Life during depression is a beast all in its own league, and it deserves every bit of awareness, support, and investment in resources.
As time passes, I’m discovering life after depression has its own unique challenges as well—and unlike periods of depression, this odd period of transition seems to fly under the radar, even among the best of Google searches.
Though I would choose the current difficulties of life any day over the darkness of depression, today’s difficulties are still, well, difficult. As I process through these challenges, here’s what I’m finding:
1. Coming out of depression, though lovely, is still a transition.
Transitions can be hard. Change brings about growth, and growth can be painful. Even though this change was desperately anticipated—and even though this pain seems minimal compared to the throes of hopelessness—I am still experiencing growing pangs.
I’m like a bear crawling out of hibernation who meets the bright sun as if for the first time, squinting his eyes and momentarily shell-shocked at the change of environment.
Like Mr. Bear, I’m reacclimating to my surroundings. Suddenly filled with long-lost energy and motivation, I’m relearning what my capacity is and how to draw boundaries.

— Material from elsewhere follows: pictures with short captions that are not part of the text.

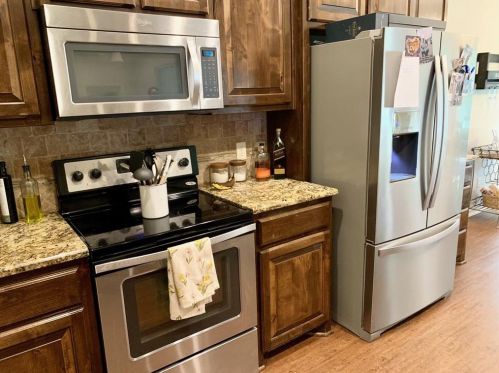 1110 Spanish Trail Dr, Granbury TX  76048-1711 exterior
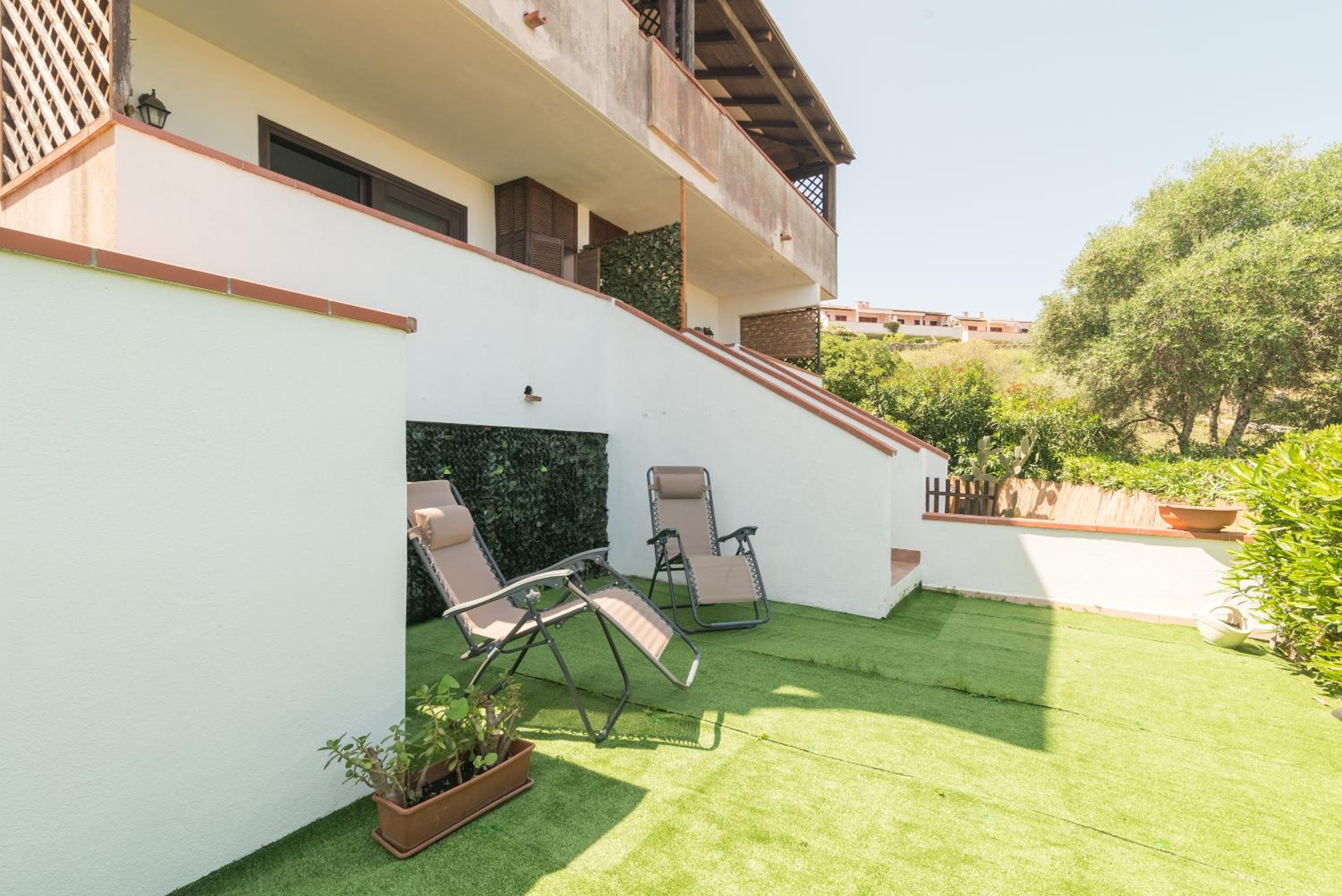 Two-Bedroom Deluxe Apartment with Ocean View photo 3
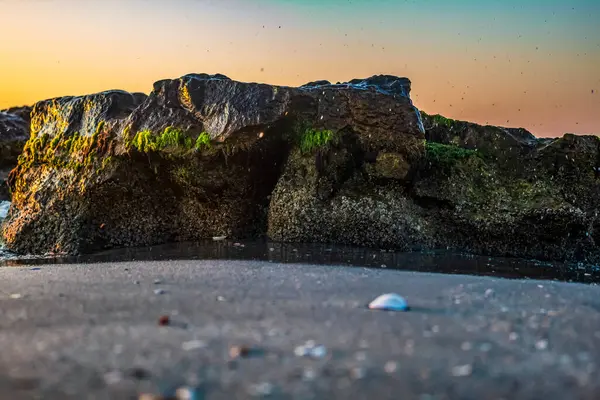 kayalar ve dalgalar deniz kıyısında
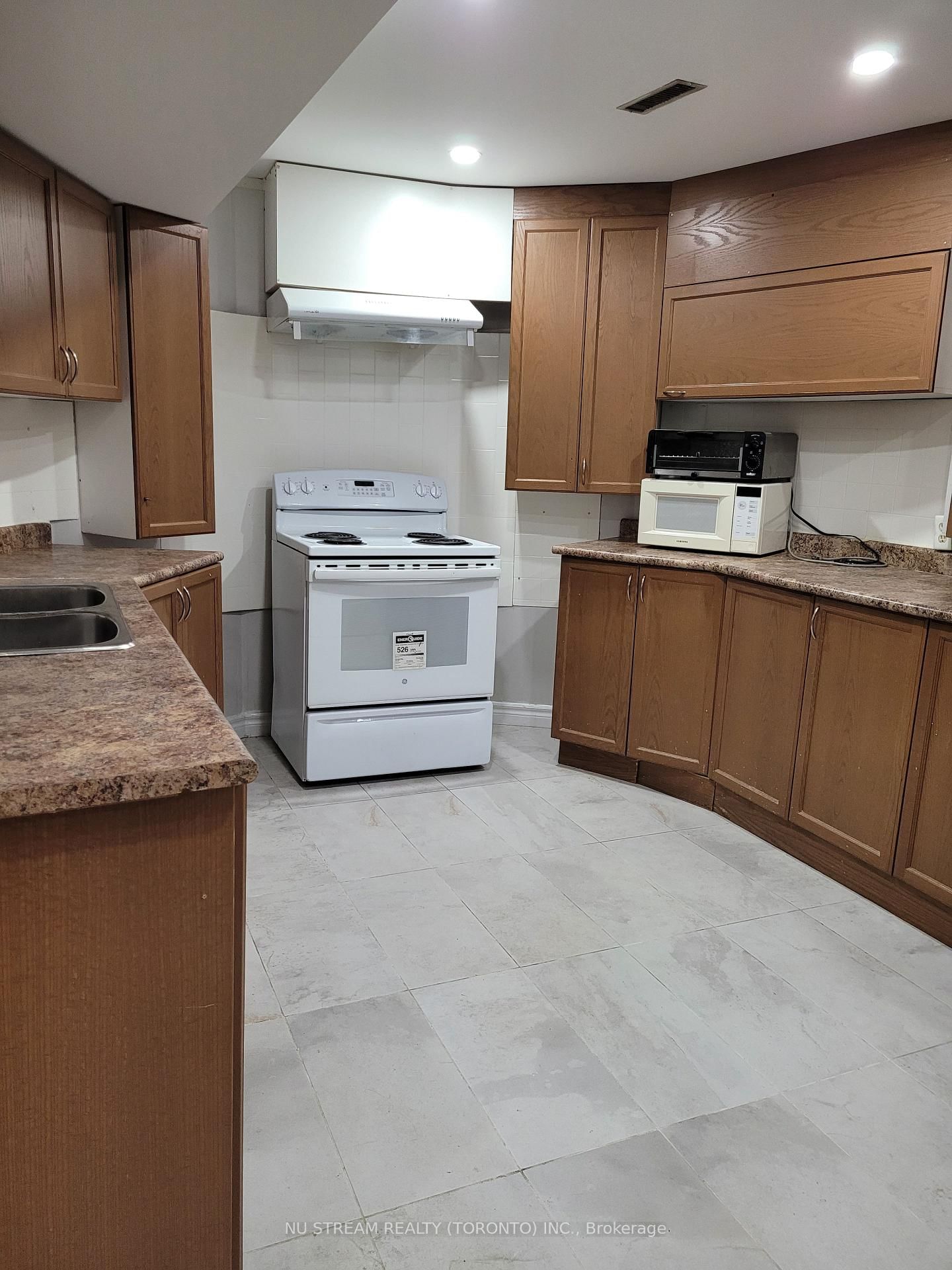 1588 Princelea Place, Unit Lower - Photo 8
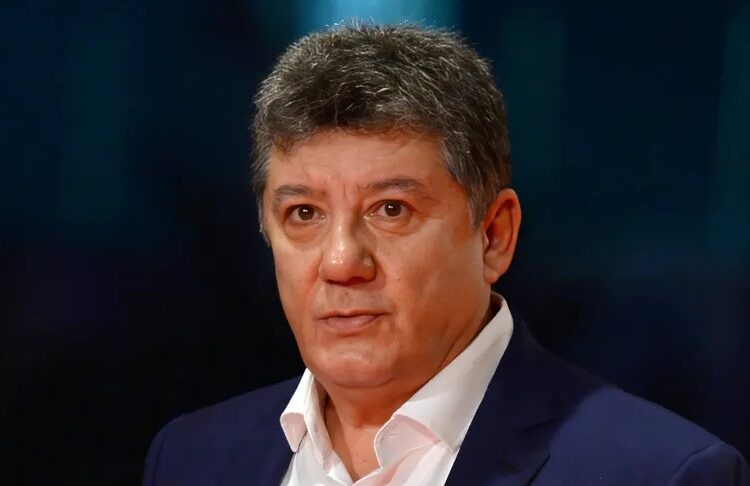 "Testere Necmi" ve "Ünal Bey" karakterleriyle geniş kitlelere ulaşan: Tarık Ünlüoğlu 1 “Testere Necmi” ve “Ünal Bey” karakterleriyle geniş kitlelere ulaşan: Tarık Ünlüoğlu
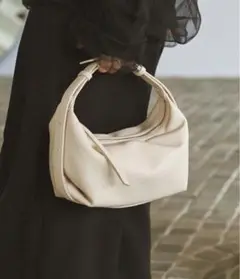 カプリシュレマージュ ロールハンドルバッグ
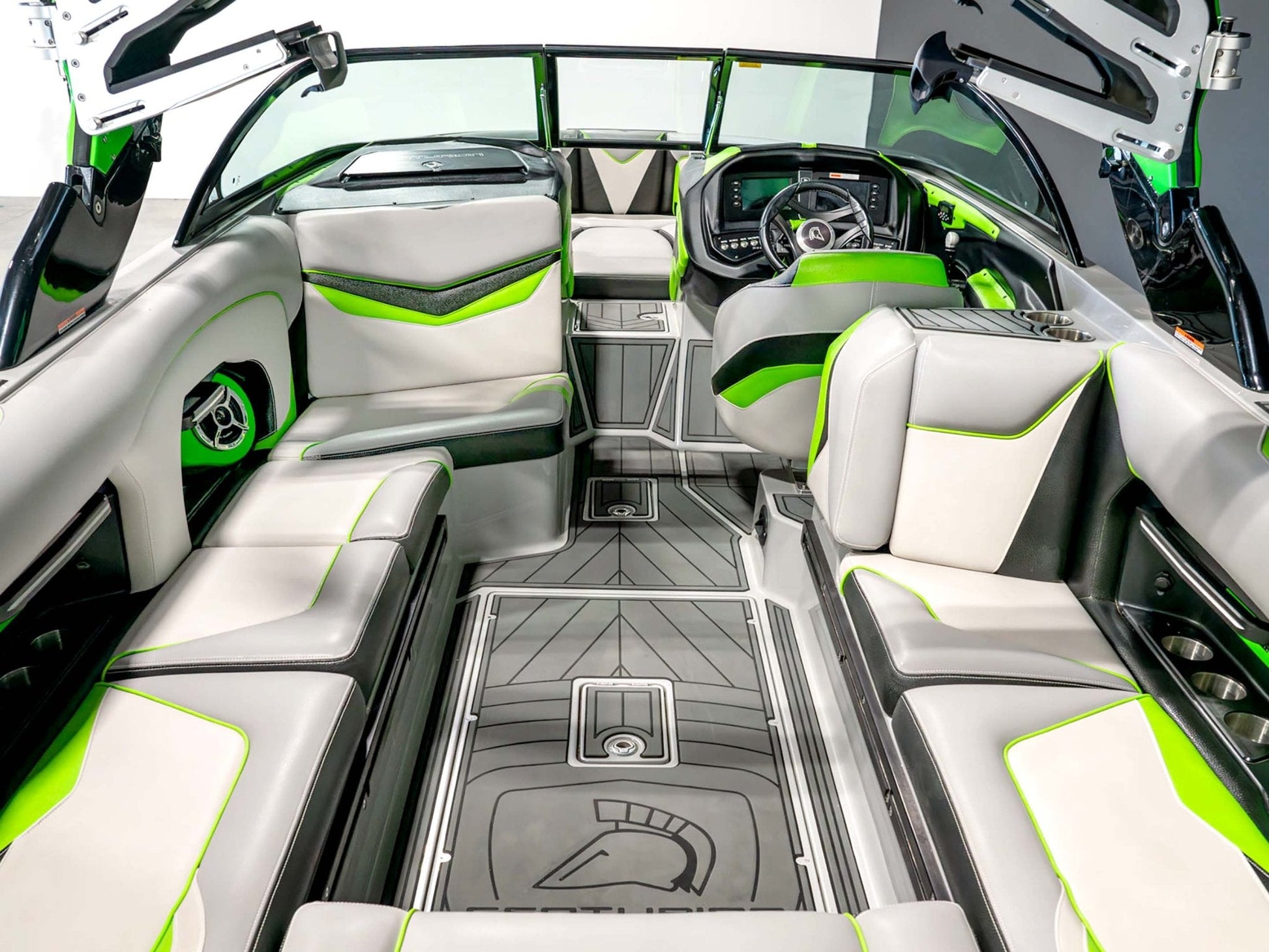 2016 Centurion Ri237 - Onyx Black / Gunmetal Flake / Lime Green - BoardCo Boats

Some days, like a bear cub, I play excessively out of pure joy and then collapse into a heap for a day or two.
It’s all part of the transition.
2. I lived with depression for a long time, and it feels odd—even intimidating at times—to be without it.
It was off and on, but the struggle with depression spanned my entire adult life until this year.
At first I was afraid to confess my happiness aloud because I was afraid the sacred emotion would vanish. Even now, a tinge of hesitancy lingers.
Like a sparrow with a recently mended wing, I’m timid at first to launch into blissful flight. The delicate bird recalls the days of soaring in the wind, but the memory of falling sounds off the alarms in her head.
Like Ms. Sparrow, I doubt my abilities and question any sense of confidence. With time and with courage, this fear will pass. For now, I still face it every day.
3. Sometimes I’m still sad. Some days I even feel depressed again.
The arrival of days reminiscent of depression remind me self-care regimens are most effective when promoting wellness, not curing disease.
Grace and permission to struggle are granted often enough to keep the perfectionism at bay. My bed receives enough quality time to even out my mood—and to make eyes widen and mouths gape. My therapist’s office is still warmed by my presence. Recovery is gradual.
I’m like a baby sea turtle hatching from an egg buried in the sand. He undertakes the arduous trek across the beach and finally reaches the water. But even as the tide pulls him forward into the ocean, waves lapping up against the shore push him back momentarily before he can move forward again.
Like Baby Sea Turtle, I progress slowly, not in a neat, linear way but in zig-zags, lurches and pauses. Sometimes processes cannot be quantified nor journeys predicted.
Nevertheless, they can be one of the most important things ever to happen to a baby sea turtle. Or to me.
4. Part of my sadness involves grieving the past times of depression.
We grieve because of loss. Depression brings loss.
It brings the loss of happiness all those years. It brings the loss of truth believed about myself—truth of worthiness of life and love and much, much more.
Even elephants grieve. When they return to a site of a herd member’s death, they pause to grieve and remember. I grieve through tears and art and writing this.
Like elephants, I cannot forget; the impact of depression is stamped in the past. I never want to relive it, nor do I desire to dwell on it. But I will acknowledge it and honor the season of immense pain and suffering.
To dismiss it would be to spurn not only the struggle but also the victory.
5. Depression may have ended, but it hasn’t been erased from my past.
This is a misunderstood part of recovery. I’m still trying to figure it out myself.
No physical mark mars my body, but scars on my heart are certainly present. It’s easier to hide the season of sorrow now because it isn’t the daily donning of a mask. It’s a passive choice not to reveal the words stamped on earlier pages.
Yet these scars on my heart are not blemishes. They are part of my story, and my story is beautiful in its own rite. Without them, I wouldn’t be who I am now.
How depression fits into my story, what part of my story I’m living now, and where my story will go—these are all in the works.
Like every human, I’m still making sense of yesterday and today and tomorrow.
It’s all part of life after depression.